Waldstreicher J, Seminara S B, Jameson J L, Geyer A, Nachtigall L B, Boepple P A, Holmes L B, Crowley W F
Department of Medicine, Massachusetts General Hospital, Boston 02114, USA.
J Clin Endocrinol Metab. 1996 Dec;81(12):4388-95. doi: 10.1210/jcem.81.12.8954047.
Despite recent advances in the understanding of the pathophysiology of Kallmann's syndrome (KS), the patterns of inheritance in the majority of cases of GnRH deficiency in human subjects remain unclear. To define further the genetic and phenotypic variability of this syndrome, detailed family histories were reviewed in 106 cases of GnRH deficiency with or without anosmia [i.e. KS or idiopathic hypogonadotropic hypogonadism (IHH)]. The great majority of cases appeared to be sporadic, with only 19 probands (18%) having at least 1 family member with GnRH deficiency.

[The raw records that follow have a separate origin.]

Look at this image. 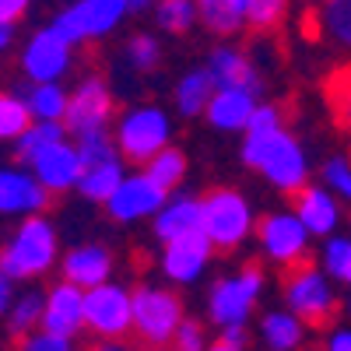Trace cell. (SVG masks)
<instances>
[{
    "instance_id": "49",
    "label": "cell",
    "mask_w": 351,
    "mask_h": 351,
    "mask_svg": "<svg viewBox=\"0 0 351 351\" xmlns=\"http://www.w3.org/2000/svg\"><path fill=\"white\" fill-rule=\"evenodd\" d=\"M92 351H123V348L116 344V341H109V344H99V348H92Z\"/></svg>"
},
{
    "instance_id": "43",
    "label": "cell",
    "mask_w": 351,
    "mask_h": 351,
    "mask_svg": "<svg viewBox=\"0 0 351 351\" xmlns=\"http://www.w3.org/2000/svg\"><path fill=\"white\" fill-rule=\"evenodd\" d=\"M28 4H32V0H0V21L14 25V21L28 11Z\"/></svg>"
},
{
    "instance_id": "30",
    "label": "cell",
    "mask_w": 351,
    "mask_h": 351,
    "mask_svg": "<svg viewBox=\"0 0 351 351\" xmlns=\"http://www.w3.org/2000/svg\"><path fill=\"white\" fill-rule=\"evenodd\" d=\"M53 141H64L60 120H36L32 127L21 134V141H18V162H28V165H32V158H36L43 148H49Z\"/></svg>"
},
{
    "instance_id": "14",
    "label": "cell",
    "mask_w": 351,
    "mask_h": 351,
    "mask_svg": "<svg viewBox=\"0 0 351 351\" xmlns=\"http://www.w3.org/2000/svg\"><path fill=\"white\" fill-rule=\"evenodd\" d=\"M211 253H215V246H211V239L204 236V228H200V232H190V236H180V239L165 243L162 267H165V274L172 281L190 285L193 278H200L204 267H208Z\"/></svg>"
},
{
    "instance_id": "36",
    "label": "cell",
    "mask_w": 351,
    "mask_h": 351,
    "mask_svg": "<svg viewBox=\"0 0 351 351\" xmlns=\"http://www.w3.org/2000/svg\"><path fill=\"white\" fill-rule=\"evenodd\" d=\"M319 176H324V186L341 197V200H351V162L344 155H330L324 162V169H319Z\"/></svg>"
},
{
    "instance_id": "27",
    "label": "cell",
    "mask_w": 351,
    "mask_h": 351,
    "mask_svg": "<svg viewBox=\"0 0 351 351\" xmlns=\"http://www.w3.org/2000/svg\"><path fill=\"white\" fill-rule=\"evenodd\" d=\"M81 8H84V21H88V39L112 32L120 25V18L130 11L127 0H81Z\"/></svg>"
},
{
    "instance_id": "48",
    "label": "cell",
    "mask_w": 351,
    "mask_h": 351,
    "mask_svg": "<svg viewBox=\"0 0 351 351\" xmlns=\"http://www.w3.org/2000/svg\"><path fill=\"white\" fill-rule=\"evenodd\" d=\"M208 351H239V348H236V344H225V341H218V344H211Z\"/></svg>"
},
{
    "instance_id": "8",
    "label": "cell",
    "mask_w": 351,
    "mask_h": 351,
    "mask_svg": "<svg viewBox=\"0 0 351 351\" xmlns=\"http://www.w3.org/2000/svg\"><path fill=\"white\" fill-rule=\"evenodd\" d=\"M260 288H263L260 263H246L236 278H221L211 288V319H215V324H221V327L243 324V319L250 316V306L260 295Z\"/></svg>"
},
{
    "instance_id": "42",
    "label": "cell",
    "mask_w": 351,
    "mask_h": 351,
    "mask_svg": "<svg viewBox=\"0 0 351 351\" xmlns=\"http://www.w3.org/2000/svg\"><path fill=\"white\" fill-rule=\"evenodd\" d=\"M330 95H334V112H337V120L351 130V74H341L337 84H330Z\"/></svg>"
},
{
    "instance_id": "39",
    "label": "cell",
    "mask_w": 351,
    "mask_h": 351,
    "mask_svg": "<svg viewBox=\"0 0 351 351\" xmlns=\"http://www.w3.org/2000/svg\"><path fill=\"white\" fill-rule=\"evenodd\" d=\"M11 351H71V337L64 334H36V330H28V334H18L14 337V348Z\"/></svg>"
},
{
    "instance_id": "17",
    "label": "cell",
    "mask_w": 351,
    "mask_h": 351,
    "mask_svg": "<svg viewBox=\"0 0 351 351\" xmlns=\"http://www.w3.org/2000/svg\"><path fill=\"white\" fill-rule=\"evenodd\" d=\"M84 324V291L71 281L56 285L46 295V309H43V327L49 334H64L74 337L77 327Z\"/></svg>"
},
{
    "instance_id": "32",
    "label": "cell",
    "mask_w": 351,
    "mask_h": 351,
    "mask_svg": "<svg viewBox=\"0 0 351 351\" xmlns=\"http://www.w3.org/2000/svg\"><path fill=\"white\" fill-rule=\"evenodd\" d=\"M197 18H200L197 0H158V25L172 36L190 32Z\"/></svg>"
},
{
    "instance_id": "41",
    "label": "cell",
    "mask_w": 351,
    "mask_h": 351,
    "mask_svg": "<svg viewBox=\"0 0 351 351\" xmlns=\"http://www.w3.org/2000/svg\"><path fill=\"white\" fill-rule=\"evenodd\" d=\"M172 351H204V330L193 319H183L172 334Z\"/></svg>"
},
{
    "instance_id": "46",
    "label": "cell",
    "mask_w": 351,
    "mask_h": 351,
    "mask_svg": "<svg viewBox=\"0 0 351 351\" xmlns=\"http://www.w3.org/2000/svg\"><path fill=\"white\" fill-rule=\"evenodd\" d=\"M330 351H351V330H334L330 334Z\"/></svg>"
},
{
    "instance_id": "9",
    "label": "cell",
    "mask_w": 351,
    "mask_h": 351,
    "mask_svg": "<svg viewBox=\"0 0 351 351\" xmlns=\"http://www.w3.org/2000/svg\"><path fill=\"white\" fill-rule=\"evenodd\" d=\"M256 239L263 246L271 260H278L281 267L295 263L306 256V239H309V228L299 221V215H263L256 221Z\"/></svg>"
},
{
    "instance_id": "24",
    "label": "cell",
    "mask_w": 351,
    "mask_h": 351,
    "mask_svg": "<svg viewBox=\"0 0 351 351\" xmlns=\"http://www.w3.org/2000/svg\"><path fill=\"white\" fill-rule=\"evenodd\" d=\"M316 28L334 46L351 49V0H319L316 8Z\"/></svg>"
},
{
    "instance_id": "4",
    "label": "cell",
    "mask_w": 351,
    "mask_h": 351,
    "mask_svg": "<svg viewBox=\"0 0 351 351\" xmlns=\"http://www.w3.org/2000/svg\"><path fill=\"white\" fill-rule=\"evenodd\" d=\"M204 204V236L211 239L215 250H236L253 228L250 204L236 190H211Z\"/></svg>"
},
{
    "instance_id": "10",
    "label": "cell",
    "mask_w": 351,
    "mask_h": 351,
    "mask_svg": "<svg viewBox=\"0 0 351 351\" xmlns=\"http://www.w3.org/2000/svg\"><path fill=\"white\" fill-rule=\"evenodd\" d=\"M21 67L36 84L56 81L71 67V43L60 39L53 28H43V32H36L32 39H28V46L21 53Z\"/></svg>"
},
{
    "instance_id": "35",
    "label": "cell",
    "mask_w": 351,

However, of the families in which the proband was the sole member affected by KS or IHH, 9 had individuals with isolated anosmia, and 8 had a strong history of delayed puberty. If these phenotypes were considered as alternative manifestations of the same genetic defect that presented as KS or IHH in the proband, 34% of the cases in the present series could be considered familial. In these families, the most likely modes of transmission were assessed in several ways, including analysis of probands with KS as a distinct subset, and separate determinations based upon whether the phenotypes of isolated anosmia and/or delayed puberty were considered relevant to the inheritance of KS or IHH. The proportion of familial cases that could be attributable to an X-linked mode of inheritance was no greater than 36% in any of these analyses. We conclude that 1) most cases of GnRH deficiency in humans are sporadic and, thus, could represent new mutations; 2) the X-linked form is the least common among familial cases of KS or IHH; 3) defects in at least two autosomal genes can results in GnRH deficiency; and 4) associated clinical defects may well represent clues to the nature and/or location of these autosomal genes.
尽管最近在卡尔曼综合征(KS)病理生理学的理解方面取得了进展,但人类GnRH缺乏症大多数病例的遗传模式仍不清楚。为了进一步明确该综合征的遗传和表型变异性,我们回顾了106例伴有或不伴有嗅觉缺失(即KS或特发性低促性腺激素性性腺功能减退症(IHH))的GnRH缺乏症患者的详细家族史。绝大多数病例似乎是散发性的,只有19名先证者(18%)有至少1名家庭成员患有GnRH缺乏症。然而,在先证者是受KS或IHH影响的唯一成员的家族中,9个家族中有嗅觉缺失的个体,8个家族有青春期延迟的强烈家族史。如果将这些表型视为与先证者中表现为KS或IHH的相同遗传缺陷的替代表现,那么本系列中34%的病例可被认为是家族性的。在这些家族中,通过多种方式评估了最可能的遗传模式,包括将KS先证者作为一个独特的亚组进行分析,以及根据孤立性嗅觉缺失和/或青春期延迟的表型是否被认为与KS或IHH的遗传相关进行单独测定。在任何这些分析中,可归因于X连锁遗传模式的家族性病例比例均不超过36%。我们得出以下结论:1)人类GnRH缺乏症的大多数病例是散发性的,因此可能代表新的突变;2)X连锁形式在KS或IHH的家族性病例中最不常见;3)至少两个常染色体基因的缺陷可导致GnRH缺乏;4)相关的临床缺陷很可能代表这些常染色体基因的性质和/或位置的线索。